On 11/9/25 07:54, Mike Rapoport wrote:
(added Nathan for clang advice)
On Fri, Nov 07, 2025 at 04:08:55PM -0800, Andrew Morton wrote:
On Fri, 7 Nov 2025 10:27:27 +0100 "David Hildenbrand (Red Hat)" david@kernel.org wrote:
On 06.11.25 13:02, Ankit Khushwaha wrote:
On Thu, Nov 06, 2025 at 12:18:57PM +0100, David Hildenbrand (Red Hat) wrote:
On 06.11.25 11:49, Ankit Khushwaha wrote:
Pointer arthemitic with 'void * addr' and 'unsigned long long dest_alignment' triggers following warning:
mremap_test.c:1035:31: warning: pointer comparison always evaluates to false [-Wtautological-compare] 1035 | if (addr + c.dest_alignment < addr) { | ^
typecasting 'addr' to 'unsigned long long' to fix pointer comparison.
With which compiler are you seeing this?
Hi David,
clang version 20.1.8 (Fedora 20.1.8-4.fc42) raised this warning.
To reproduce: make -C tools/testing/selftests/mm CC=clang
Thanks, and thanks to Lorenzo for the details.
Acked-by: David Hildenbrand (Red Hat) david@kernel.org
I must say, applying this would be an unhappy life event.
if (void* + ulong < void*)
makes perfect sense in a world which permits void* arithmetic (ie, ours). So what the heck is clang doing??
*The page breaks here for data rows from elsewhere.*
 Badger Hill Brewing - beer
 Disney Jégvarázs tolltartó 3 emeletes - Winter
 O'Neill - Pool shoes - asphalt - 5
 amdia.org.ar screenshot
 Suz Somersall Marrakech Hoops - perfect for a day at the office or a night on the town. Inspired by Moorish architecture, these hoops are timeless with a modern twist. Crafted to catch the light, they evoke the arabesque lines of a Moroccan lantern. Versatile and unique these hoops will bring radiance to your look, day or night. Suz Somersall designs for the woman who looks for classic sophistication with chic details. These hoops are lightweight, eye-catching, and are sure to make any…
My (not very informed) guess would be something about undefined behavior because pointer arithmetic is strictly speaking only valid within an array, so void* + ulong is also still in the same array, and thus can't become smaller by an overflow, because overflow can't happen if we're still within the same valid array...
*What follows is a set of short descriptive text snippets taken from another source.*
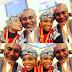 Photos: Zack Orji, Sunny Nneji, Kafayat Ameh, others attend 'My Africa Reality TV show'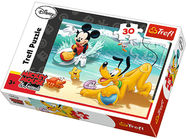 Trefl Puzzle Disney Mickey And Pluto At The Beach 30pcs 18207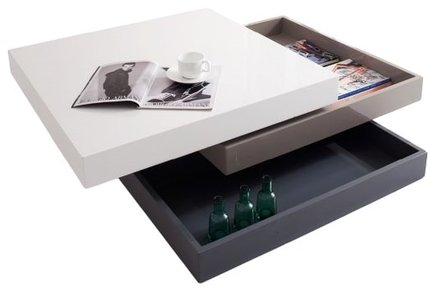 1001 Coffee Table Multicolor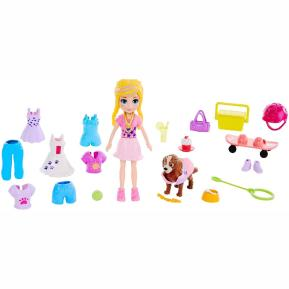 Polly Pocket™ Girl's Best Friend Pack (GBF85)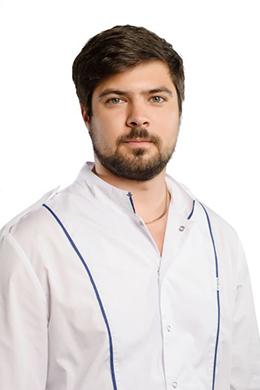 Лобанов Артур Дмитриевич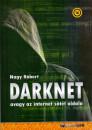 Nagy Róbert - DarkNet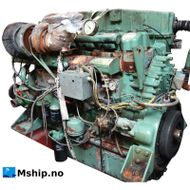 Mitsubishi S6A2 MPTK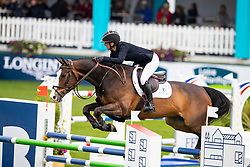 Mcintosch Samantha, NZL, James S<br /> Jumping International de La Baule 2019<br /> © Hippo Foto - Dirk Caremans<br /> Mcintosch Samantha, NZL, James S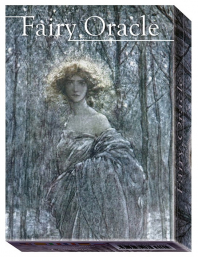 Оракул Фей. Fairy Oracle.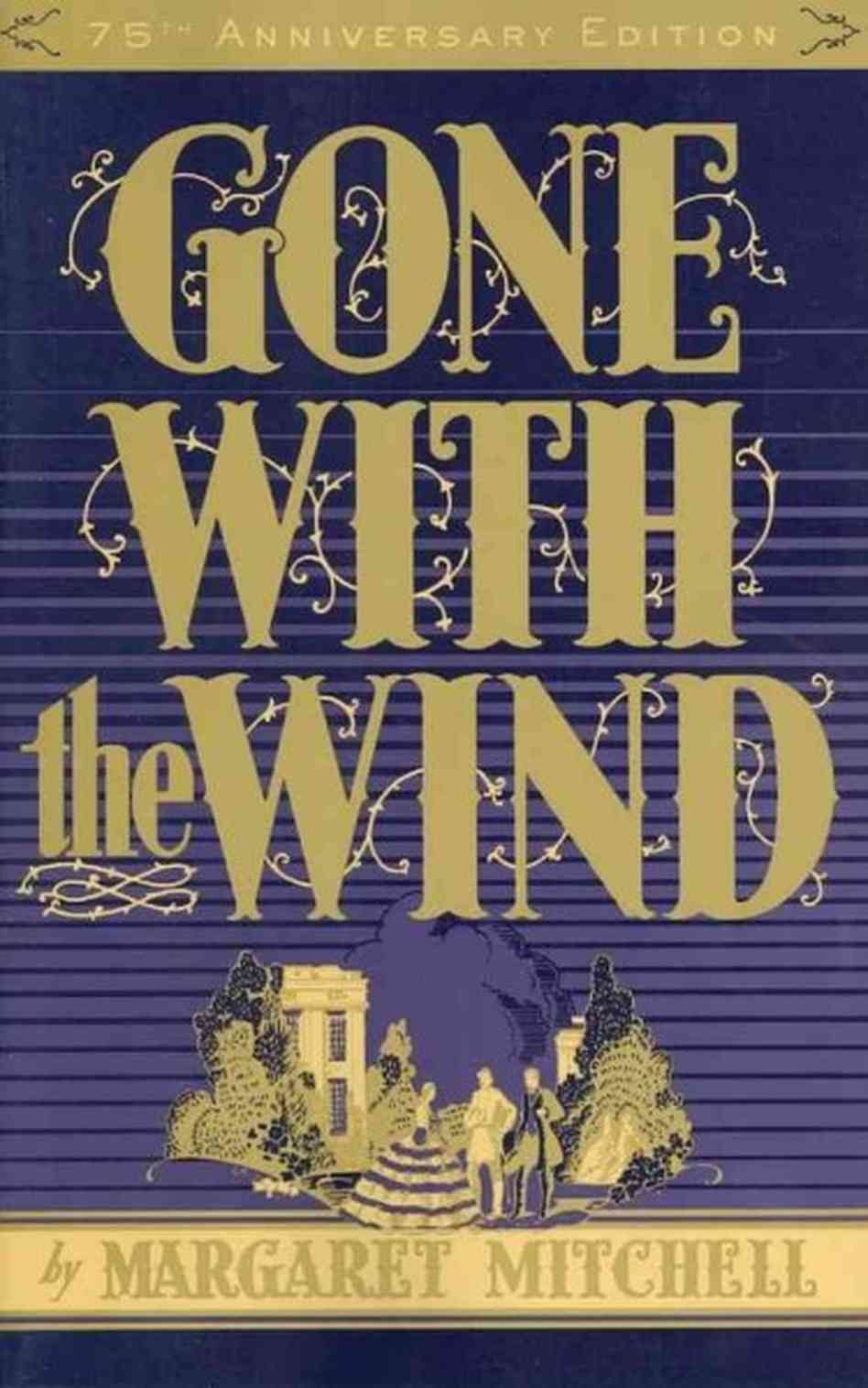 Gone with the Wind by Margeret Mitchell.jpg
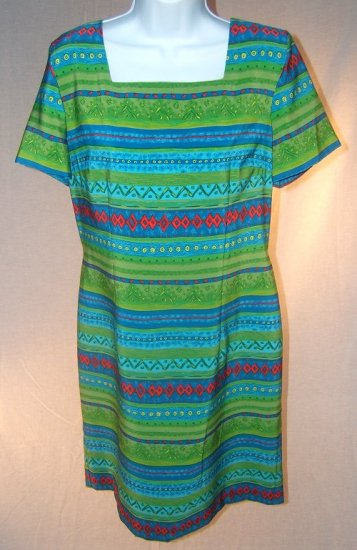 Ladies Sag Harbor Dress Size 8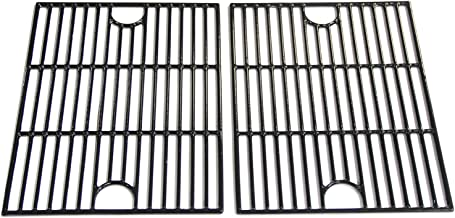 VICOOL 17 inch Polished Porcelain Coated Cast Iron Non-Stick Grill Grates Replacement Parts for Nexgrill 720-0830H, 720-0670A, 720-0670C, Kenmore, Uniflame, Kmart Gas Grill Models, HyG119B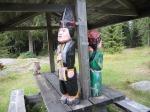 Holzfigürchen aus der schwed.Sagenwelt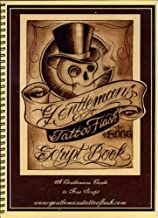 A Gentleman's Guide to Fine Script by Boog
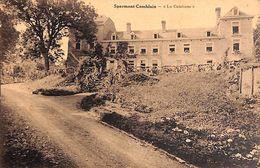 Sparmont-Comblain - La Cambuse (Desaix, Edit. Ledoux-Demblon - Hamoir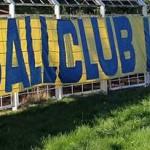 1.Fussballclub Lokomotive Leipzig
But I don't know if this strictness is only applied to the warning itself or to the actual compilation too (does it eliminate everything as dead code then?)
If we do
void *addr2 = addr + c.dest_alignment; if (addr2 < addr) ...
then which statement warns, and why?
As the answer was that nothing warns, I'd think it just isn't able to warn if it's no longer part of the same statement. Whether it also means it's not eliminated as dead code anymore, dunno.